When removing a hugetlb page from the pool the ref count is set to
one (as the free page has no ref count) and compound page destructor
is set to NULL_COMPOUND_DTOR.  Since a subsequent call to free the
hugetlb page will call __free_pages for non-gigantic pages and
free_gigantic_page for gigantic pages the destructor is not used.

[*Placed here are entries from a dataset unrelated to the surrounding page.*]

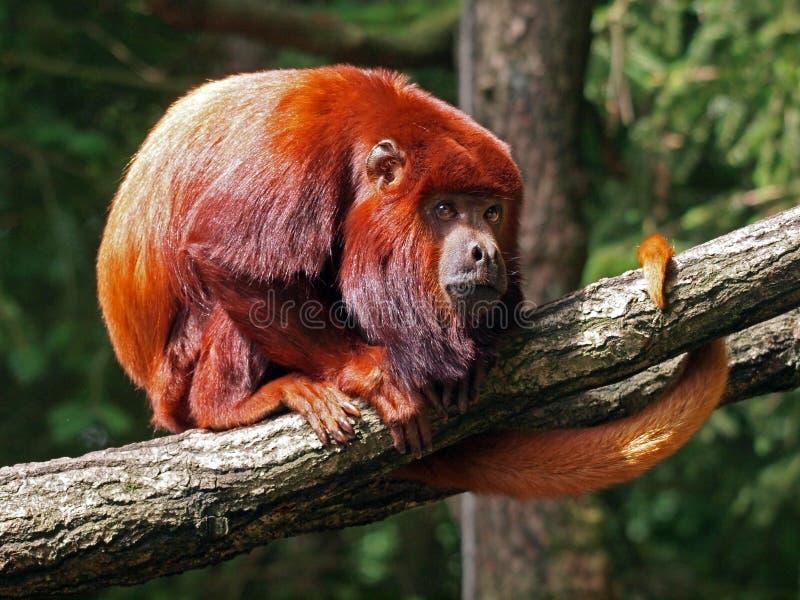 Czerwona wyjec małpa zdjęcie stock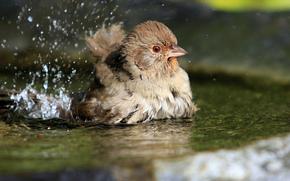 купание, вода, птица, брызги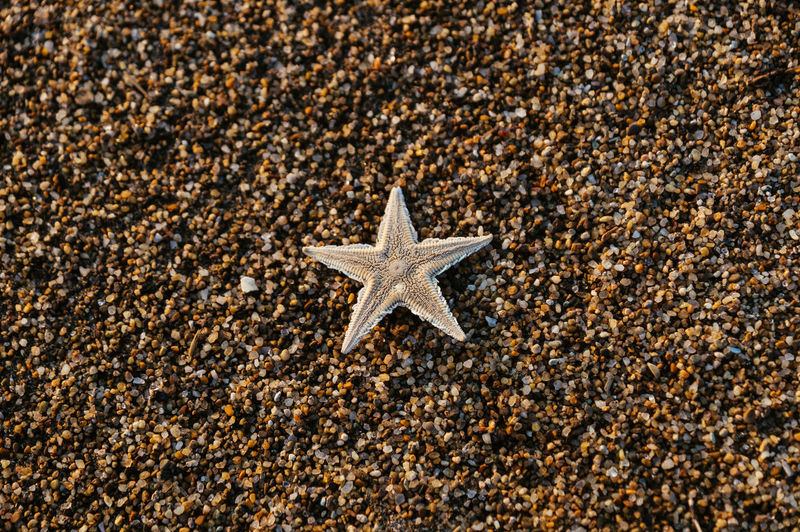 Directly Above Shot Of Starfish On Sand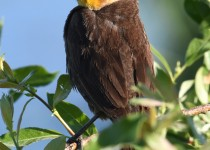 Yellow-headed-Blackbird-Millarville-2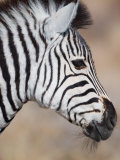Burchell&#39;s Zebra, Etosha National Park, Namibia Photographic Print by Michele Westmorland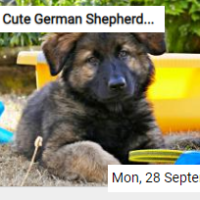 Cute German Shepherd Puppy Jigsaw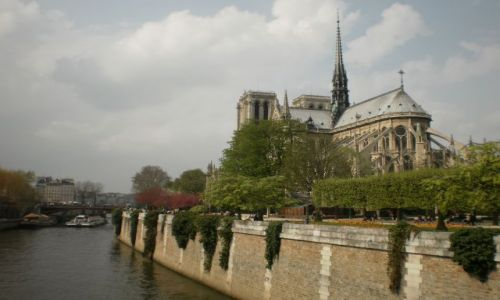 Zdjecie FRANCJA / Île-de-France / Paryż / Notre Dame
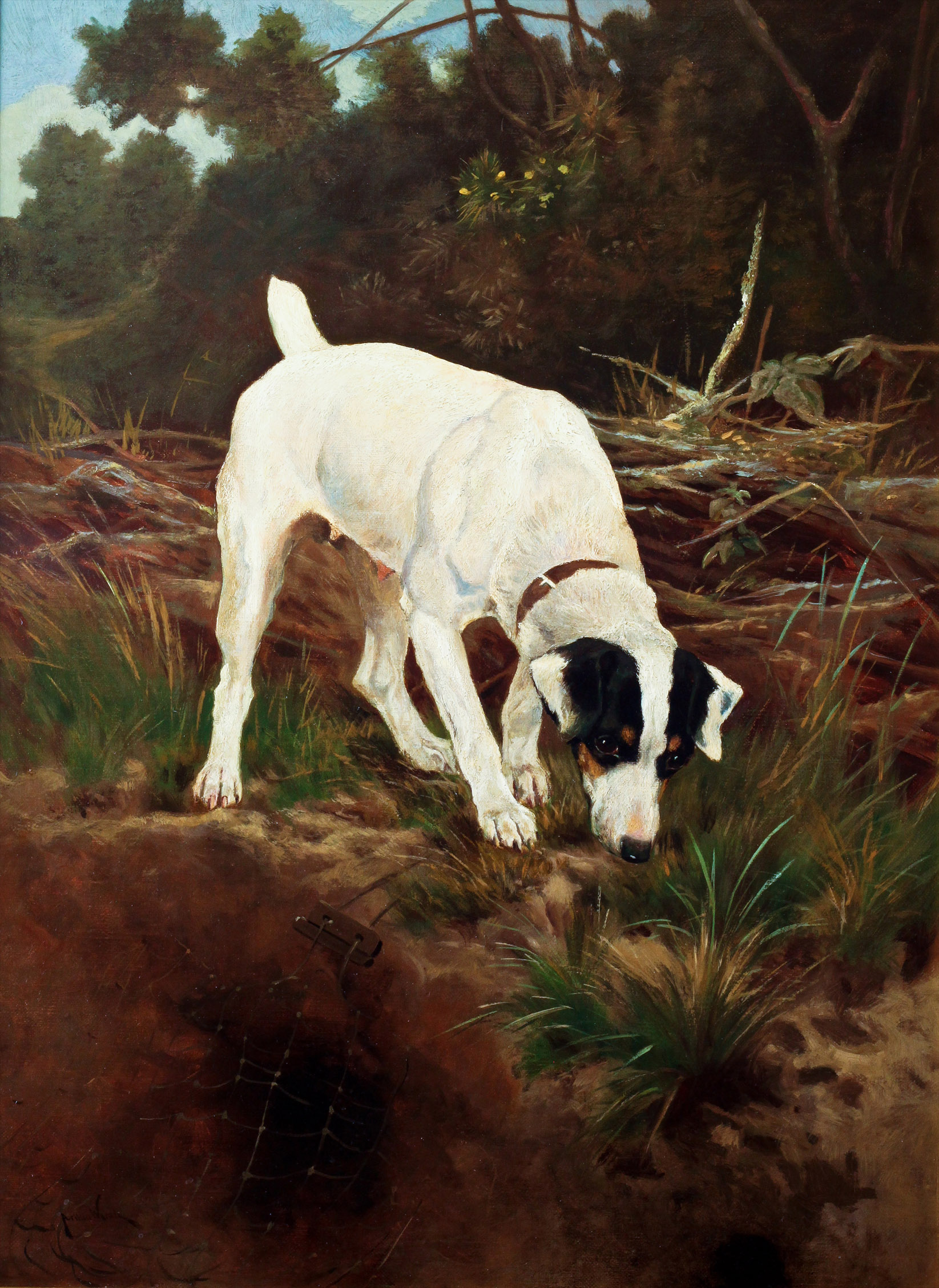 Click to see full size: Oil on canvas of a Smooth-haired Fox Terrier by Arthur Wardle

However, consider the following race with code taking a speculative
reference on the page:

Thread 0				Thread 1
--------				--------
remove_hugetlb_page
  set_page_refcounted(page);
  set_compound_page_dtor(page,
           NULL_COMPOUND_DTOR);
					get_page_unless_zero(page)
__update_and_free_page
  __free_pages(page,
           huge_page_order(h));

		/* Note that __free_pages() will simply drop
		   the reference to the page. */

					put_page(page)
					  __put_compound_page()
					    destroy_compound_page
					      NULL_COMPOUND_DTOR
						BUG: kernel NULL pointer
						dereference, address:
						0000000000000000

To address this race, set the dtor to the normal compound page dtor
for non-gigantic pages.  The dtor for gigantic pages does not matter
as gigantic pages are changed from a compound page to 'just a group of
pages' before freeing.  Hence, the destructor is not used.

Signed-off-by: Mike Kravetz <mike.kravetz@oracle.com>
---
 mm/hugetlb.c | 22 +++++++++++++++++++++-
 1 file changed, 21 insertions(+), 1 deletion(-)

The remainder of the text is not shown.